Although data-driven companies place utmost priority on securing sensitive data, most are stuck in cycles of ineffective, inefficient manual data security and governance practices.
This is according to Satori's new industry study on DataSecOps in Cloud Report.
The report finds that more than 71% of respondents indicated they store PII, or personally identifiable data. Of this, 47% store sensitive financial data such as credit scores, bank or credit card accounts and payments in their data stores, spanning databases, data warehouses and data lakes.
While 85% consider securing access to sensitive data as critical for their business to reduce the data breach risk or unauthorised exposures, 61% indicated that meeting security and compliance requirements slows down their data projects.
Satori CEO and co-founder Eldad Chai says, “Our latest DataSecOps survey reveals the state that many companies are in - trying to scale through data but being held back by legacy processes and tools.
"The results correspond to why organisations are opting for a common data access layer securing access to sensitive data with fully automated tooling and processes, making the data the path of least resistance in the organisation.
"With a modern, real-time data security approach, companies can accelerate delivery of data projects, scale up across the organisation and save up to 80% less time spent currently on manual, ad-hoc security controls.
As data footprints continue to increase exponentially, every company is now storing massive amounts of data, the study finds. At the same time, the need to secure sensitive personal, health and financial data, is also increasing.
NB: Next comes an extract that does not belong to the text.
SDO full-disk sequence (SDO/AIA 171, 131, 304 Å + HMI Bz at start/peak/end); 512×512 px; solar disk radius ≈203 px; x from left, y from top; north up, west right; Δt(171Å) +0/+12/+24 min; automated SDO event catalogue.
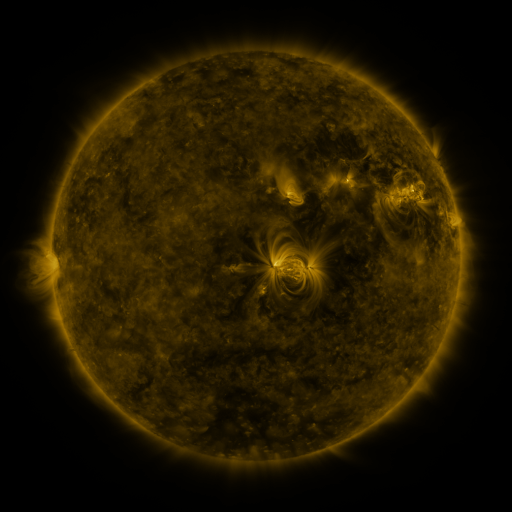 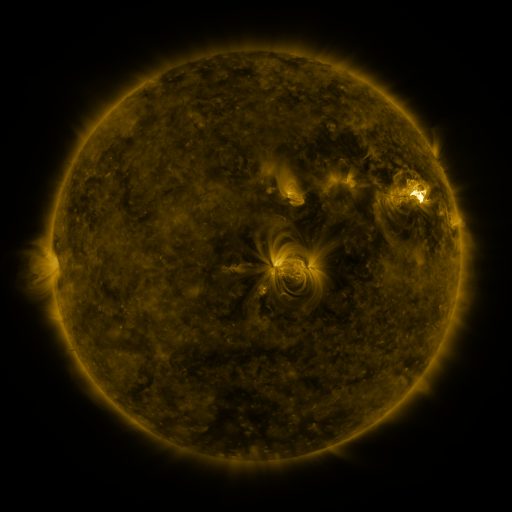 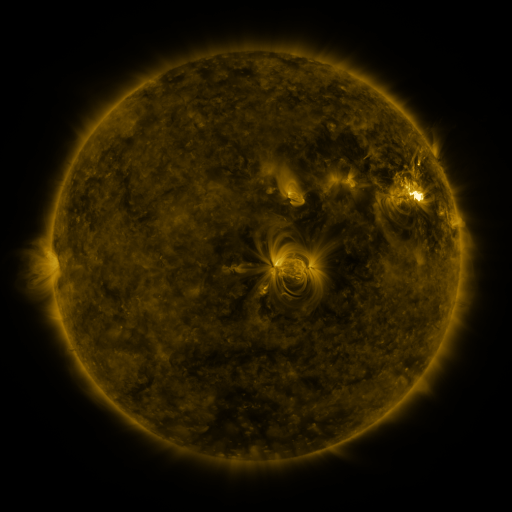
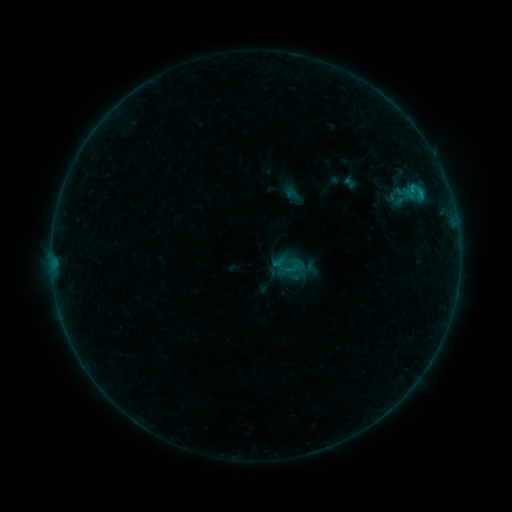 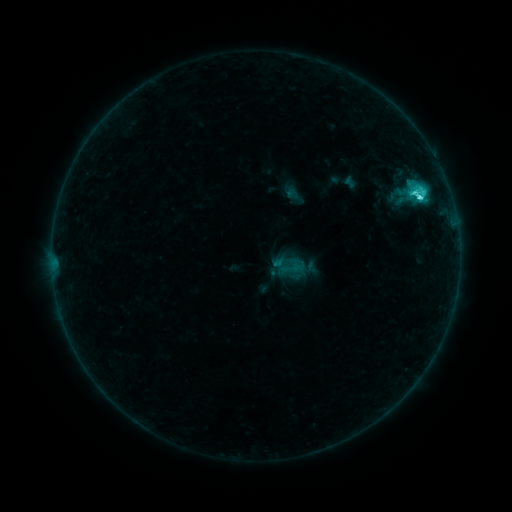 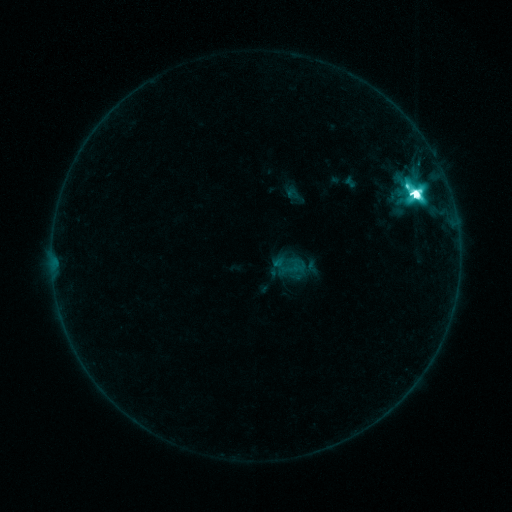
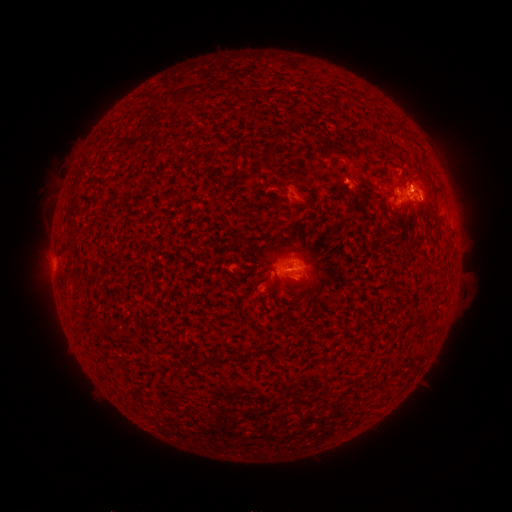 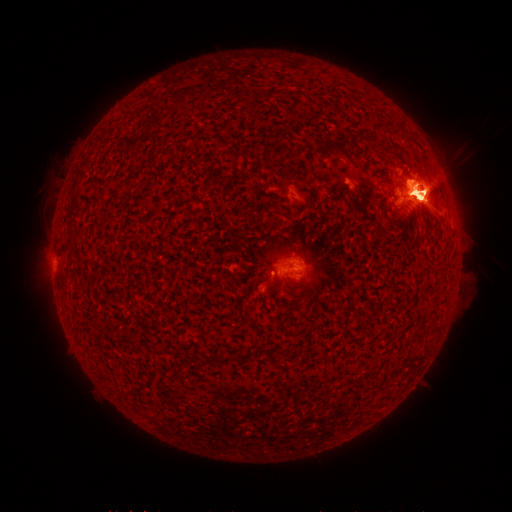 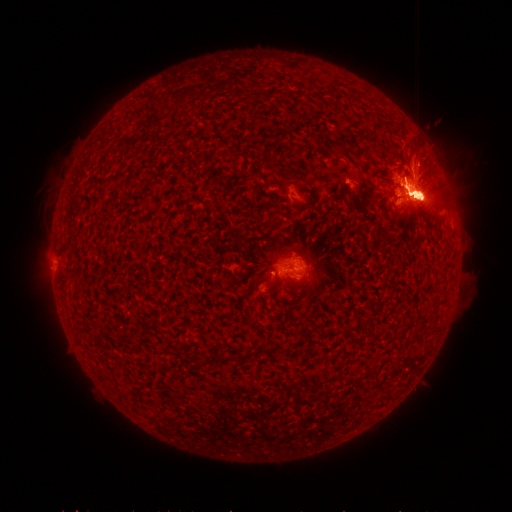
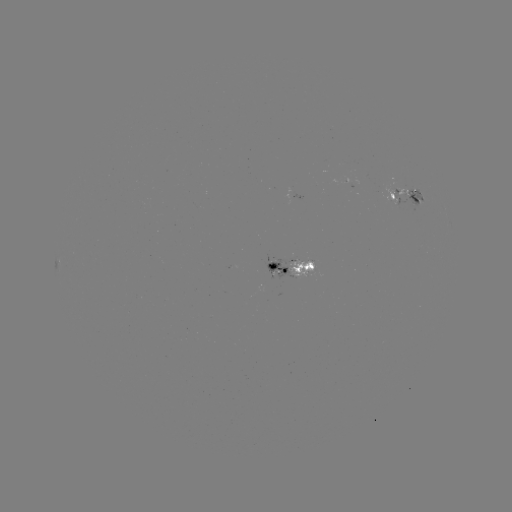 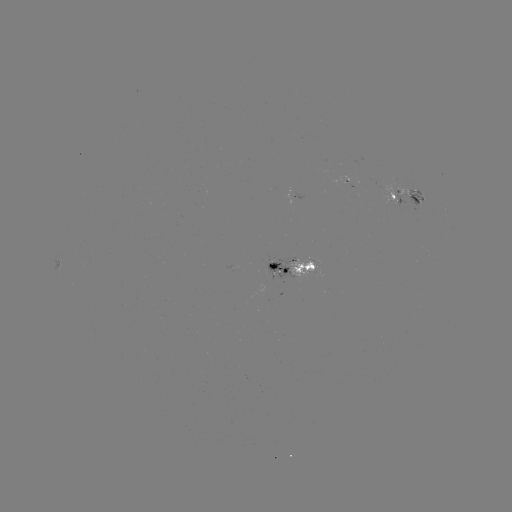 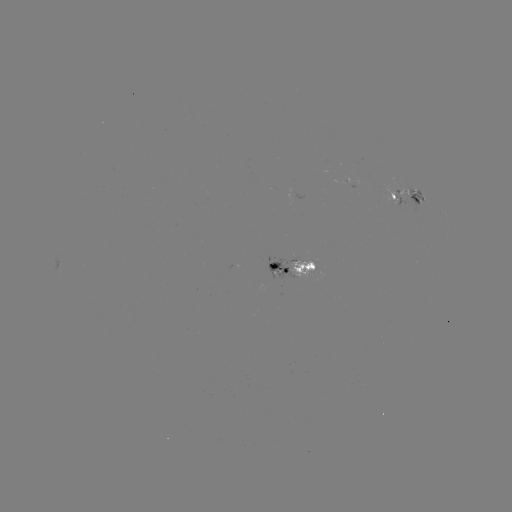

According to the report, these factors are driving new priorities for teams:
Rapid growth in sensitive data: 71% of respondents indicate they store PII data such as names, emails, date of birth and social security or national ID numbers, with 47% storing sensitive financial data such as credit scores, bank or credit card accounts and payments in their databases, data warehouses and data lakes.
Need to secure access to sensitive data: 85% see securing access to sensitive data viewed as critical for business, and as the way to minimise the risk of data breach or exposure to unauthorised parties. One in three point to meeting data security, privacy or compliance requirements from their customers, while 27% are addressing the sensitive data access for compliance with consumer privacy regulations such as GDPR and CCPA.
Data democratisation is a priority: As data democratisation accelerates, 75% are working on increasing access to data for more users such as data scientists, analysts, engineers and business users within the organisation.
Inefficient tools and processes inhibiting factor: 61% point to manual processes and tools for requesting access to data, with 32% relying on the manual process with emails and service tickets and 29% having fragmented processes mired in multiple tools and custom code.
Delays in data projects: 62% indicate that meeting security and compliance requirements slow down their data projects. Current manual processes and tools for data access are a huge drag on successful completion of critical data projects.
Less, not more: Over 50% want less to do with data security and governance. One in eight respondents want nothing to do with security and compliance requirements, while 39% want to see streamlined security and compliance processes so they can spend less time writing custom code or processing access requests manually, and focus more on their core projects for delivering data and insights to improve business operations.
The survey was conducted in March and April of 2022, with community partner Data Science Connect. Data engineers, architects and scientists, as well as security, privacy and compliance professionals participated in the survey.